И еще нужно сделать маленький штришок, сказав пару слов о водителе – Диме Колесникове. В отличии от Сергея, который уверенно двигался по тернистому пути зависимости от напитков содержащих этиловый спирт, к званию «Алкаш», Дима уже давно носил это звание подтвержденное медалью «За белую горячку». И даже однажды, когда он был с Серегой в рейсе, чтоб у того не было никаких сомнений, что он настоящий «Алкаш», а никакой нибудь любитель, эта самая белая горячка посетила его.
Она накрыла Диму внезапно ночью, когда они спали в КАМАЗ-е в абсолютно глухой местности затерянной где-то в Волгоградских степях. Не то что бы Сергей сильно испугался, когда посреди ночи Колесу начали мерещатся воры разгружающие шифер с прицепа, и он, вскочив начал орать во все горло:
– А-а-а суки! Куда лезете! А ну не трогай!
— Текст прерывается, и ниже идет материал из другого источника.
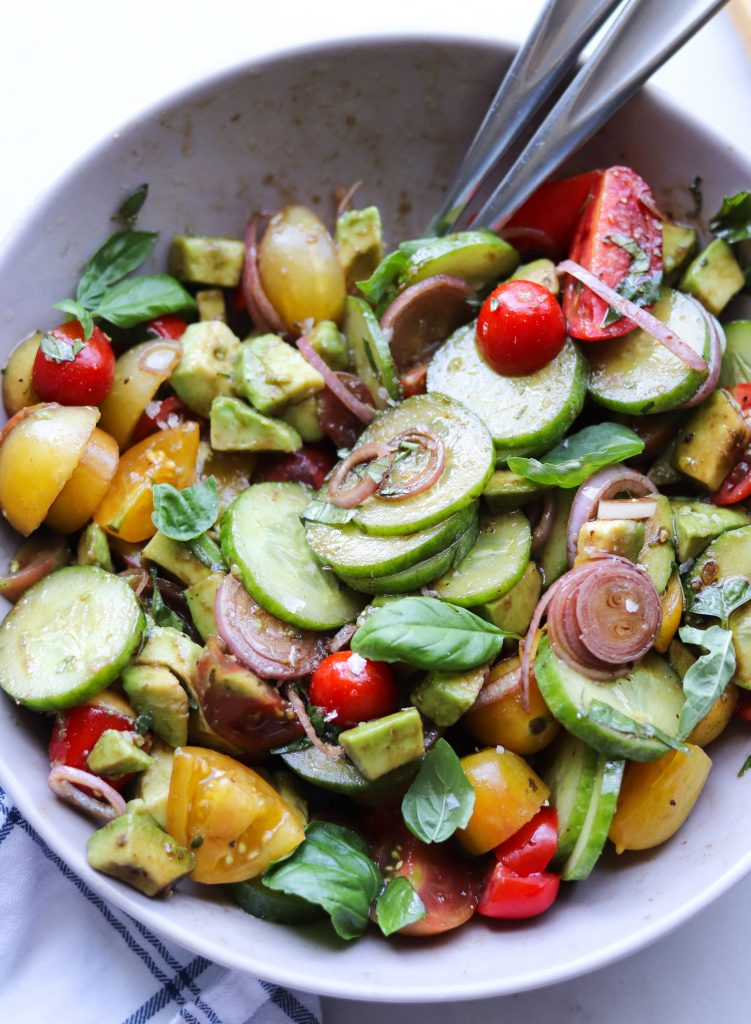 Whole30 Tomato, Cucumber and Avocado Salad - Completed Dish tossed together with the dressing in a large gray bowl. Two large spoons are in the salad, ready to serve!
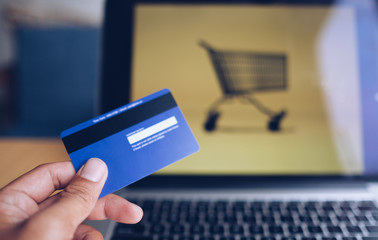 Comfort e-commerce shopping. Royalty high quality free stock photo image of shopping online and payment by credit card. Using laptop and mobile phone to online shopping and pay by visa credit card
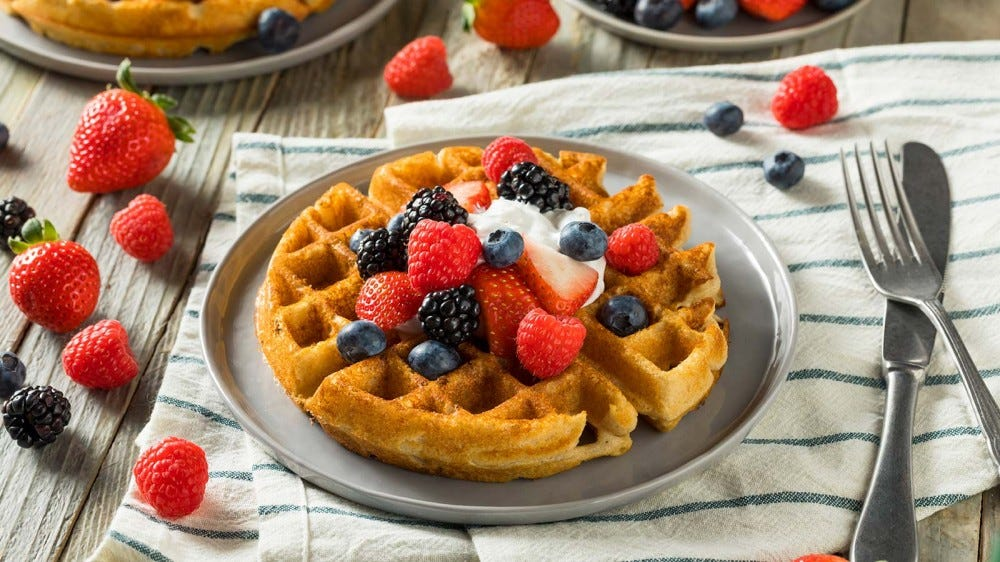 A freshly made waffle on a gray stoneware plate, topped with whip cream and fresh fruit.
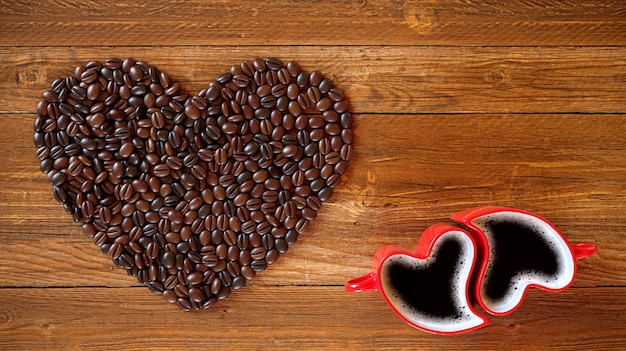 Two cups and coffee beans in the form of a heart on a wooden background. valentine's day, 3d rendering illustration.
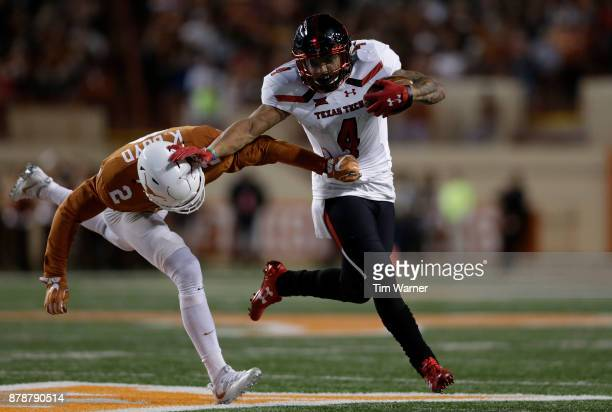 Justin Stockton of the Texas Tech Red Raiders gives a stiff arm to Kris Boyd of the Texas Longhorns in the third quarter at Darrell K RoyalTexas...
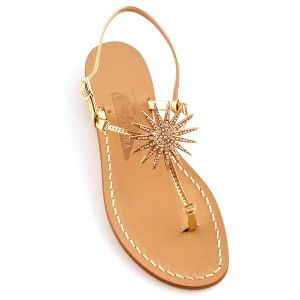 Eliana Canfora's sunniest style ever, these thong sandals gleam with gold rays of sunshine and a riot of rhinestones. Extra-thin straps allow the mystical sun medallion to magically float on your foot.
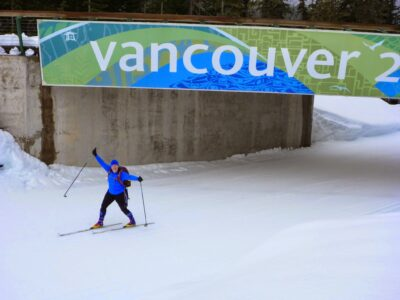 """A person skis under a sign that says """"Vancouver"""" leftover from the Winter Olympics in 2010. Cross country skiing is one winter sport you can learn at Whistler Olympic Park."""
Нет, испуга не было, но волосы встали дыбом не только на голове, но даже на пятках. Да и мурашки целыми табунами начали рысцой передвигаться по телу, иногда переходя в галоп. И Серега сильно затосковал, что это он лежит на спалке, а не Дима, и ему никак не выпрыгнуть в дверь минуя «охотника за ворами». Но Колесо неожиданно от слов перешел к делу, и открыв заветную дверь полез в прицеп КАМАЗ-а. Даже вернее не полез: Он буквально залетел в прицеп, демонстрируя невероятное действие белочки* на костно-мышечную систему. Взлетев на него, он тут же принялся скакать по нему показывая чудеса акробатики при очень плохом ночном освещении. Но Колесо не просто сигал с одной пачки шифера на другую, он еще при этом выкрикивал оду и ту же фразу:
– Врешь, не уйдешь!… Врешь, не уйдешь!…
Как показалась Сергею, эта фраза была из какого-то фильма. А может та была: «Врешь, не возьмёшь!»? Но ему некогда было по этому поводу размышлять, у него в голове повисли совсем другие вопросы: «Что делать? Бежать прочь куда глаза глядят? Но ведь шифер то в прицепе его, и оставить товар с человеком одержимым приступом белой горячки не лучшая идея. Остаться в машине? Но кто его знает, может Диму так заплющит, что он в Сереге признает вора?».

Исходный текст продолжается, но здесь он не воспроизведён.